In summer/fall 2009, I almost attended library school at College Park, Maryland. For a month prior to the start of classes, I sublet a room in Columbia Heights and spent four weeks roaming around alone in DC. The great part is that I actually had the money to do so after living at home and working full time for eight months, and DC is actually where this comparative quest of macaroni and cheese developed. The original article I started from is this 2008 Gridskipper post and a number of other posts and boards, then I mapped out which locations were most convenient to the places I was visiting. I’d been to the Spy Museum before when I was in college, but had not eaten at the restaurant next door, Zola.
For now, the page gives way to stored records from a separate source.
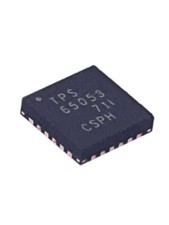 Tps65053 5Pcs 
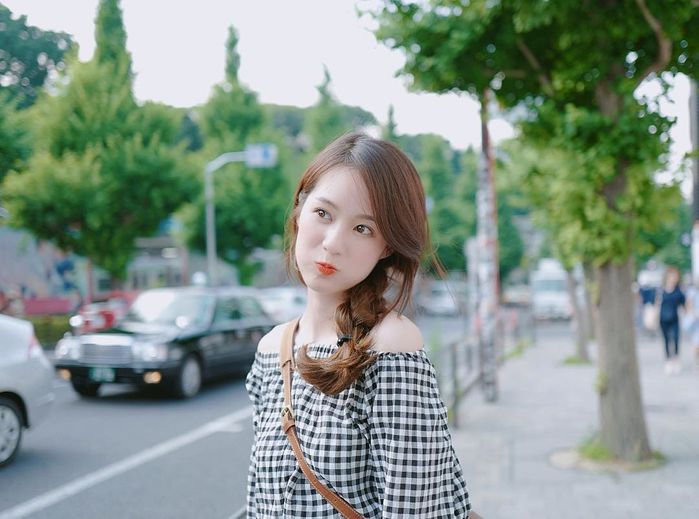 bestie nhung cach tao kieu voi mai toc dai 10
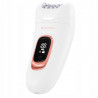 3-in-1 MultiSmooth Epil Epilator, 60 min, 2 speeds, Wet/Dry, LCD display, USB-C/A, White/Gold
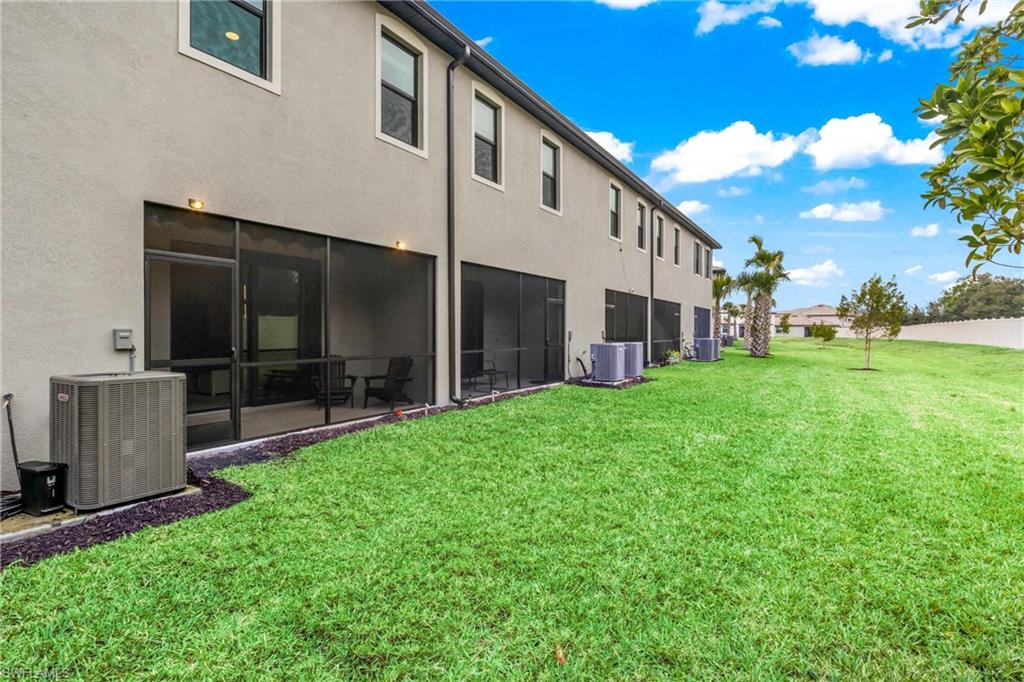 TIMBER CREEK - Residential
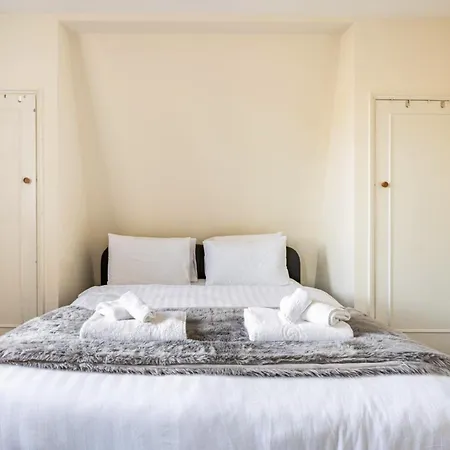 Apartment Notting Hill Portobello House *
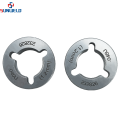 XL232826 ড্রাইভ রোল কিট 0.35''/3/64''/0.9-1.2 মিমি U-GrooUed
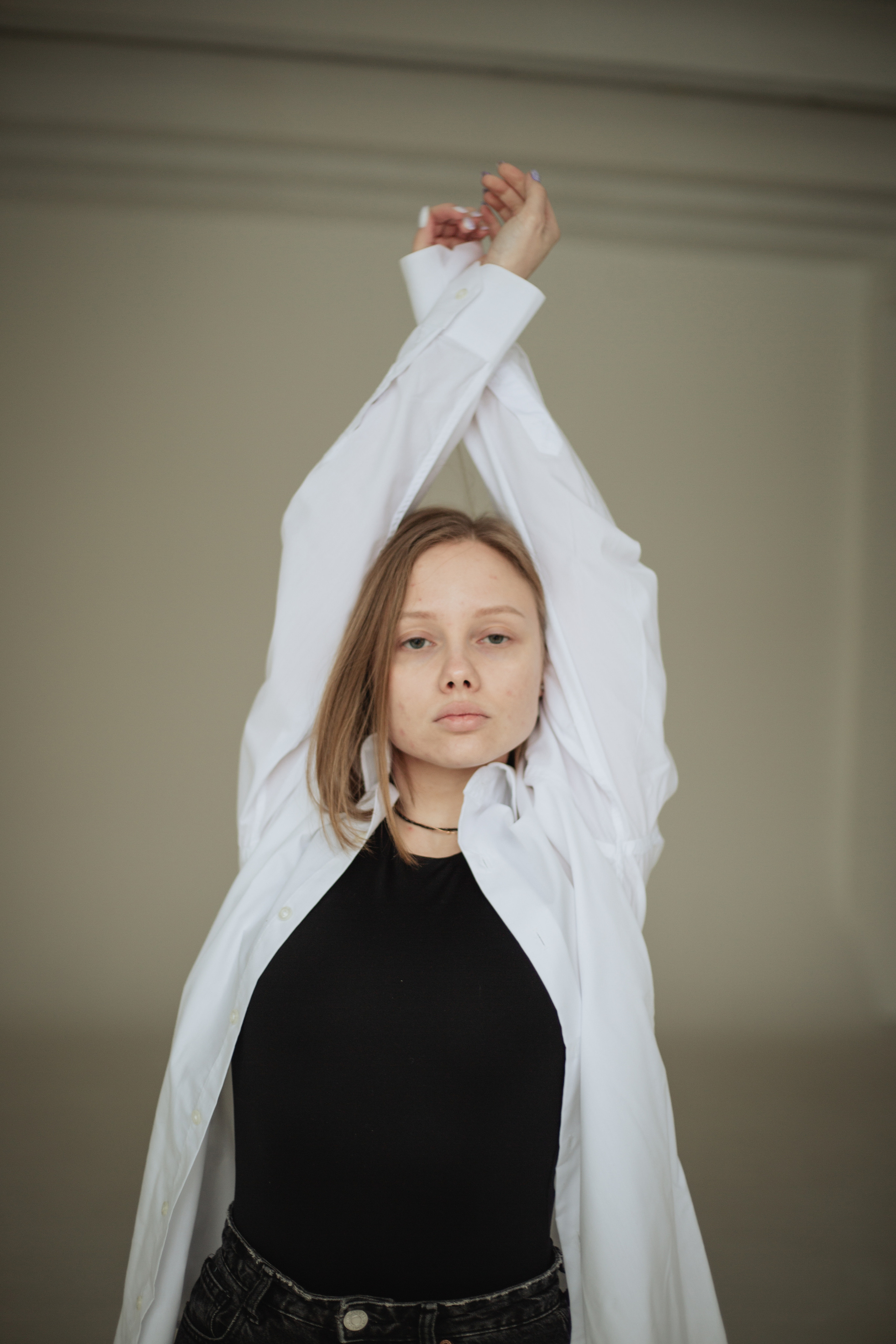 Nastya. Фотограф и видеограф Мария Банщикова, Солнечногорск, Москва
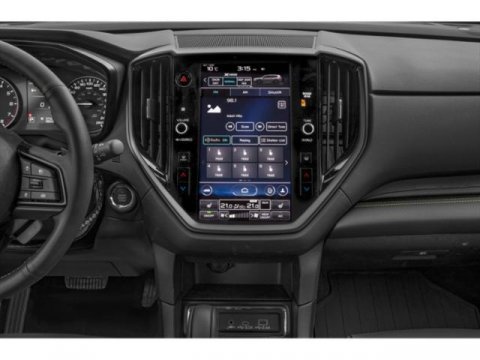 New 2025 Subaru Ascent Onyx Edition w/ Onyx Package image 13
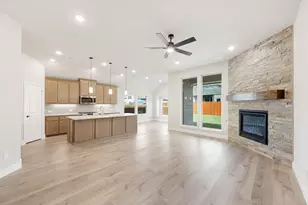 985 Imperial Eagle Rd, Alvarado, TX 76009 - Photo 6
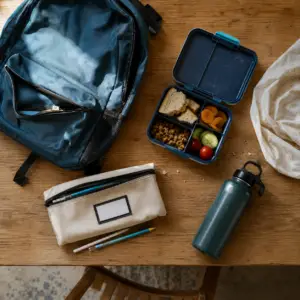 2026 Back to School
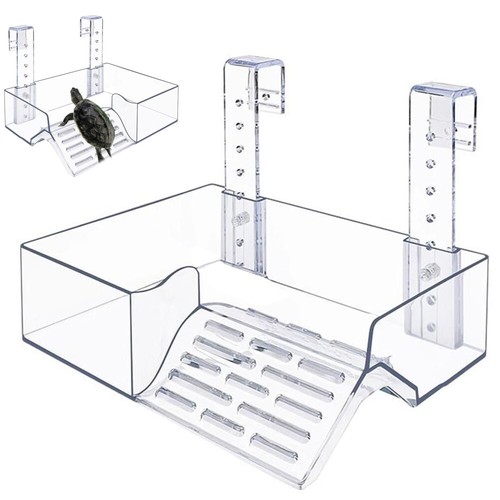Fish tank platform - fish,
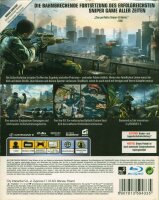 Sniper 2 Ghost Warrior (Limited Edition, 100% Uncut)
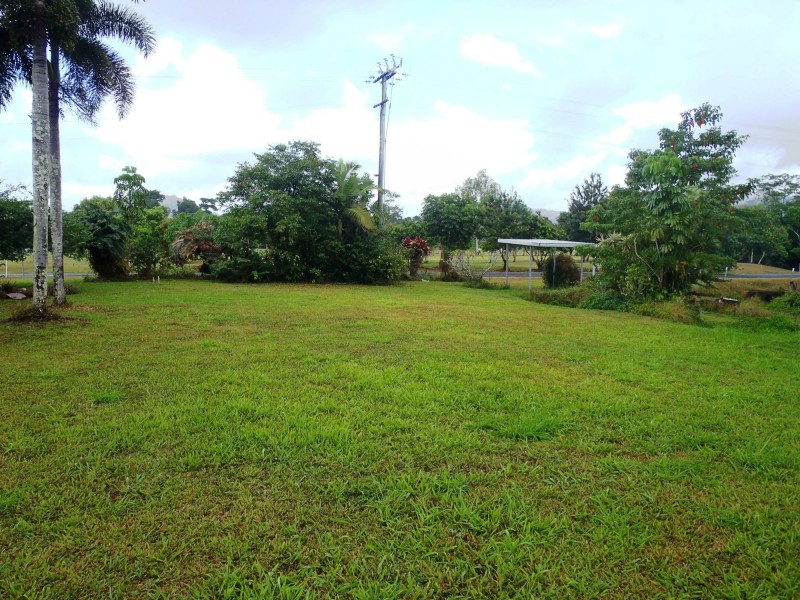 El Arish QLD 4855
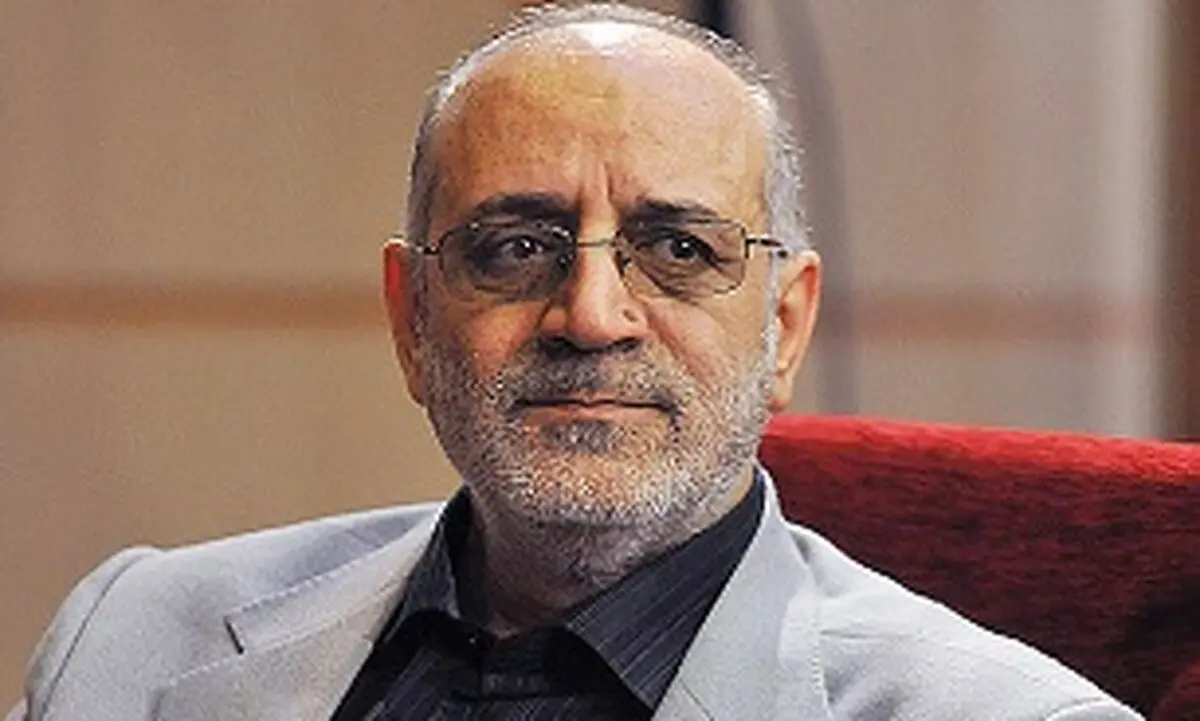 جمال شورجه «احمد بای»  را می سازد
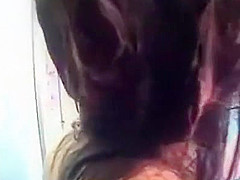 Japanes shower cam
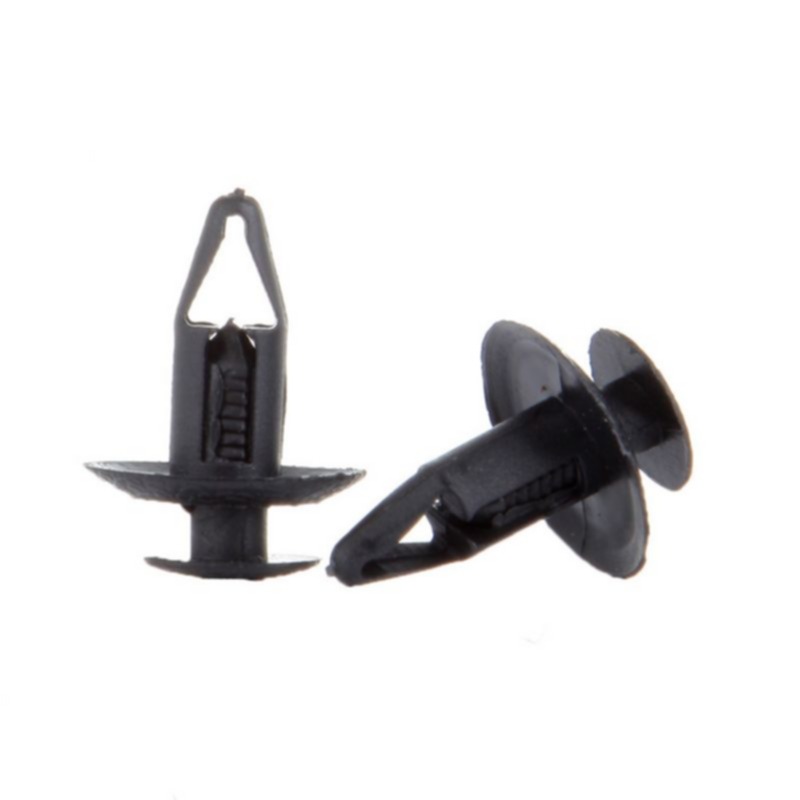 Baking Popular Door Trim Panel Fender clips NA01-56-145 -50 Pcs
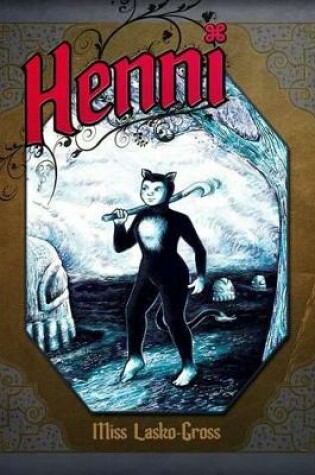 Cover of Henni
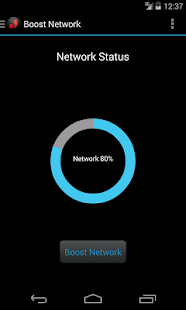 Android Performance Optimizer - screenshot thumbnail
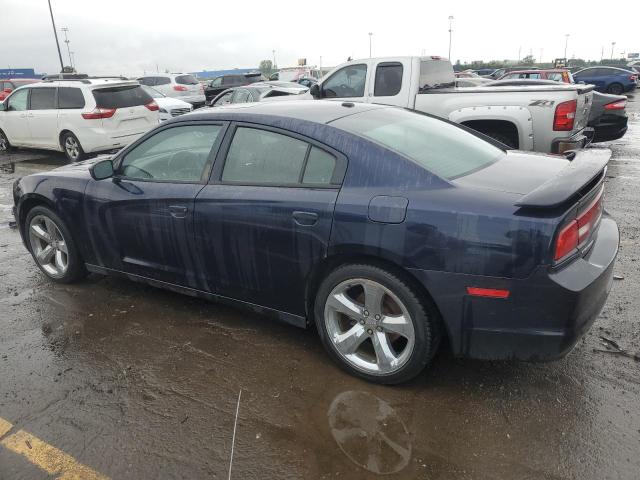 Photo 1 VIN: 2C3CDXHG9CH172687 - DODGE CHARGER SX 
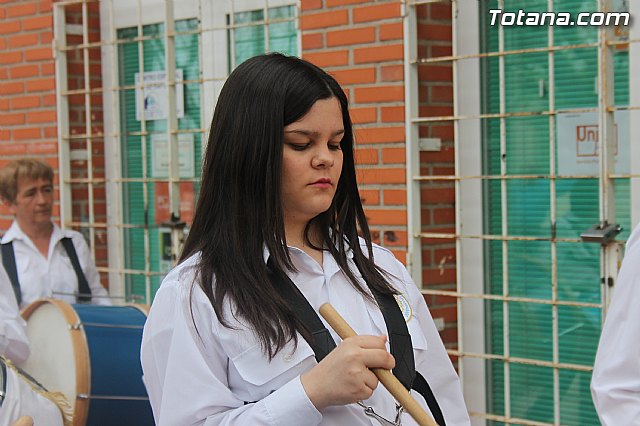 Procesin San Marcos 2015 - 28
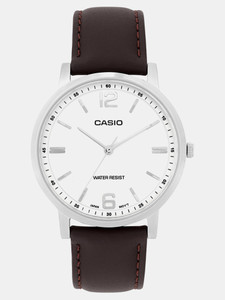 CASIO MTP-SN5YL-7A ENTICER MEN Analog Watch  - For Men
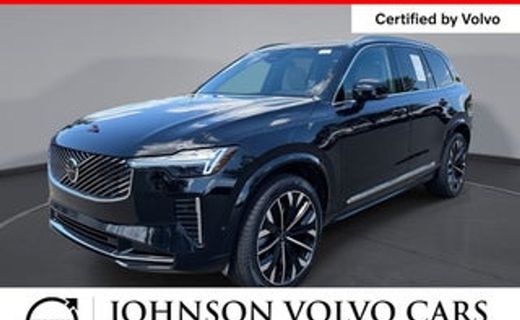 2026 Volvo XC90 Ultra Bright
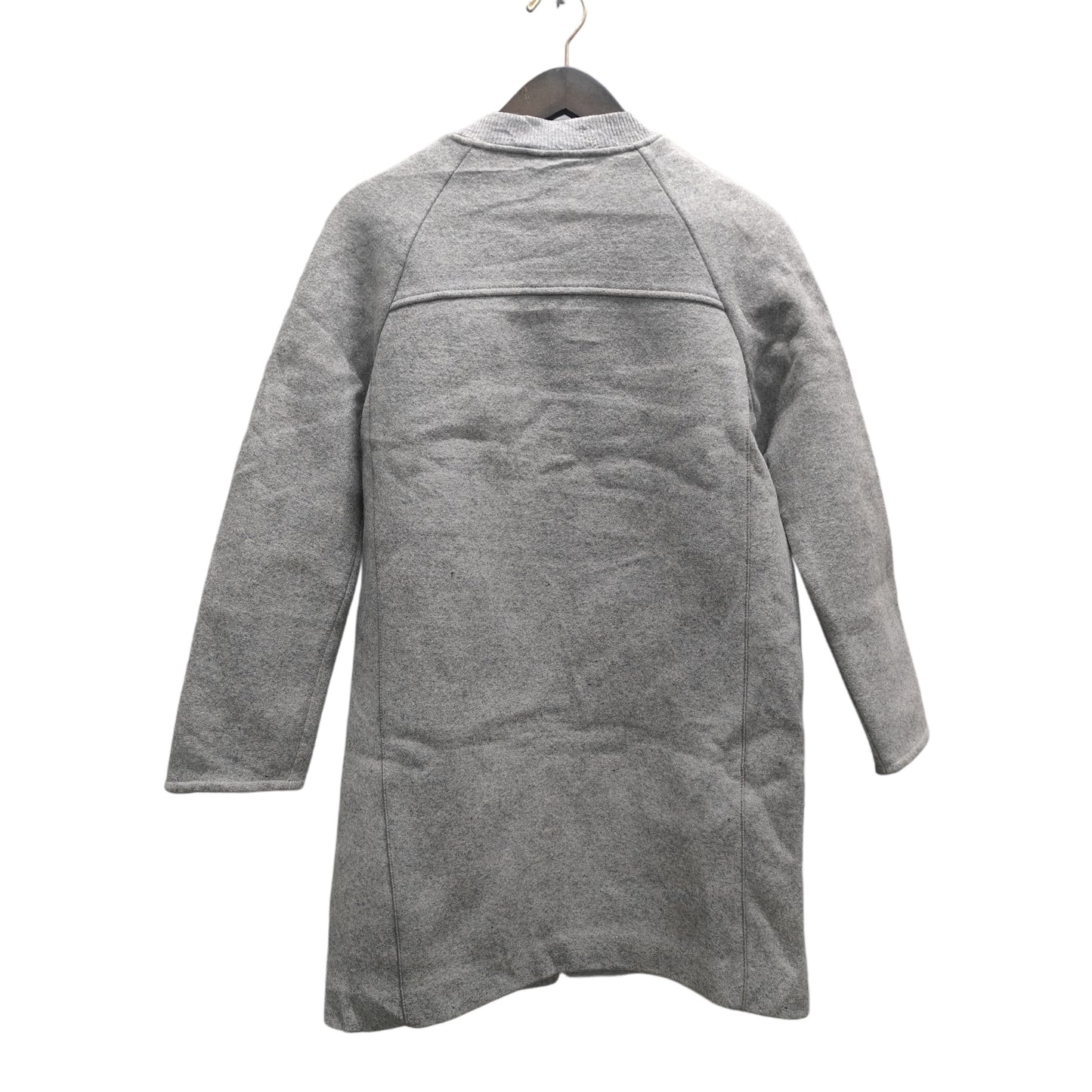 Women’s Jacket - Grey (M)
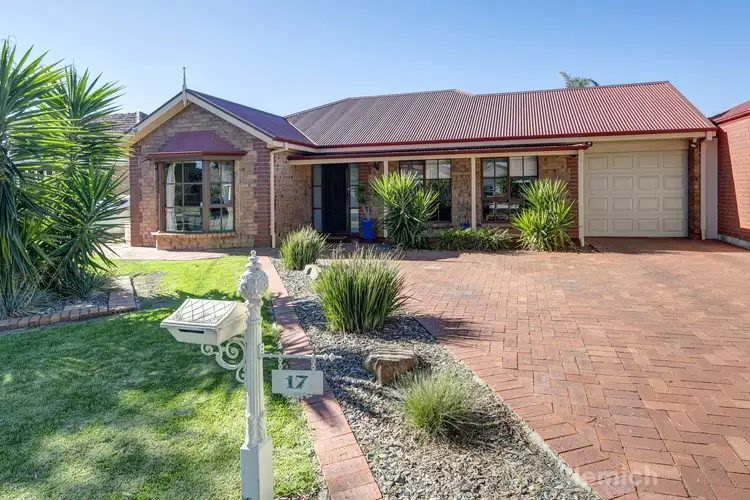 17 Marie Road, Manningham SA 5086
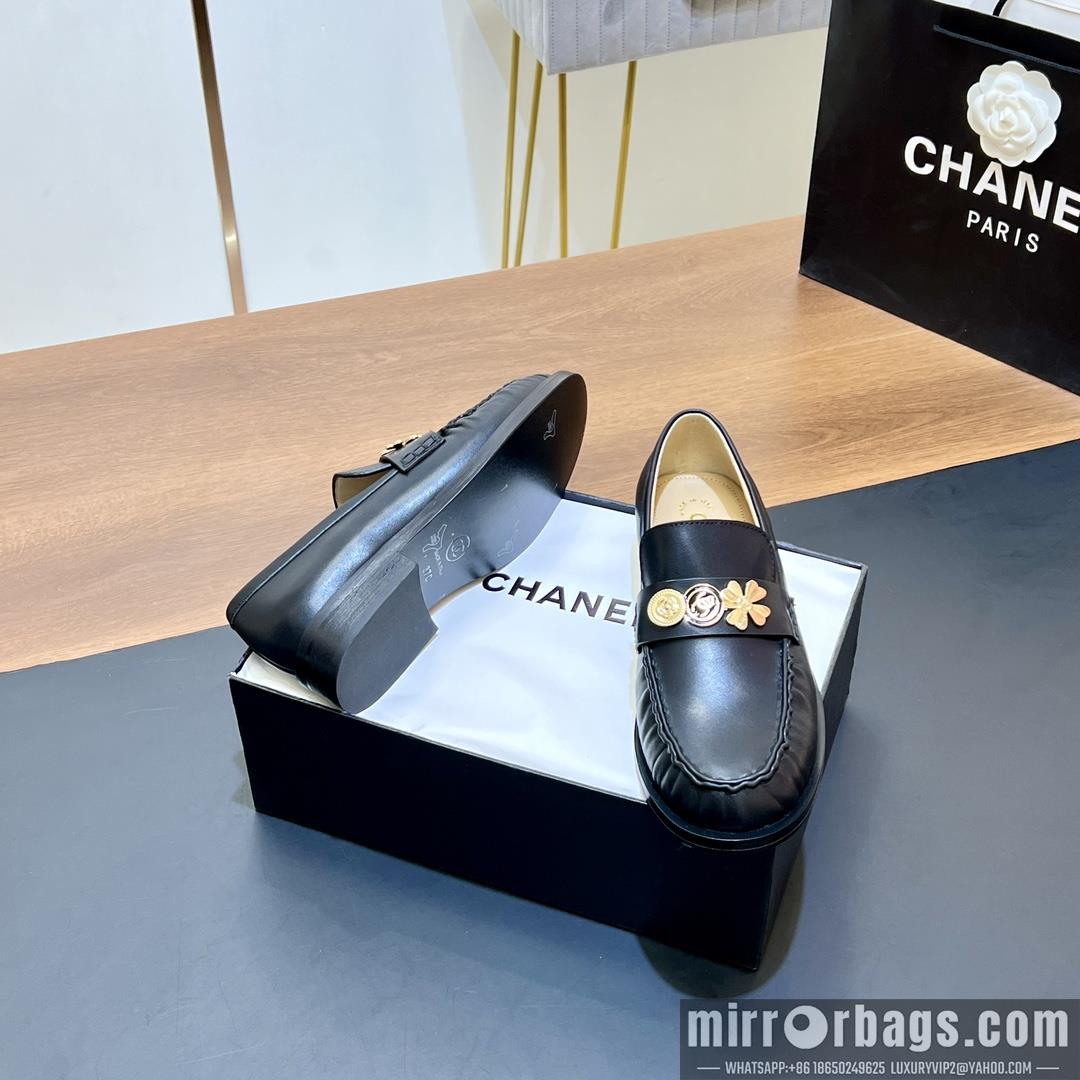 Chanel Shoes sz35-41 h0814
Eating alone is a pretty interesting experience. It can be very liberating or make one feel insecure. I actually think it made me savor food in a different way because instead of sharing the experience with a dining partner, I was taking in my surroundings and focusing on what I was eating.
This lobster mac and cheese is only the best because it’s in my memory and it was the first rendition of lobster mac I’d ever had. I don’t remember exactly what it was like, just big chunks of lobster, a really good mix of cheeses, and big fat elbow noodles (what my little kid heart feels is REAL macaroni, not penne or fusilli or orecchiette). Subsequent versions have been not as exciting, either not as cheesy (Old Port Lobster Shack, which was more creamy than cheesy) or just not working together (Alexander’s Steakhouse, where the mac is good and the lobster does nothing for it… I don’t know if truffles work with lobster mac; it’s like too much stuff going on in one place; likewise, Formosa Cafe had one of the more creative efforts, but I didn’t love the mushrooms and green onions). I’m still on a quest to recapture that memory of Zola’s lobster mac… maybe it won’t be as good and my mind is remembering it as better than it was.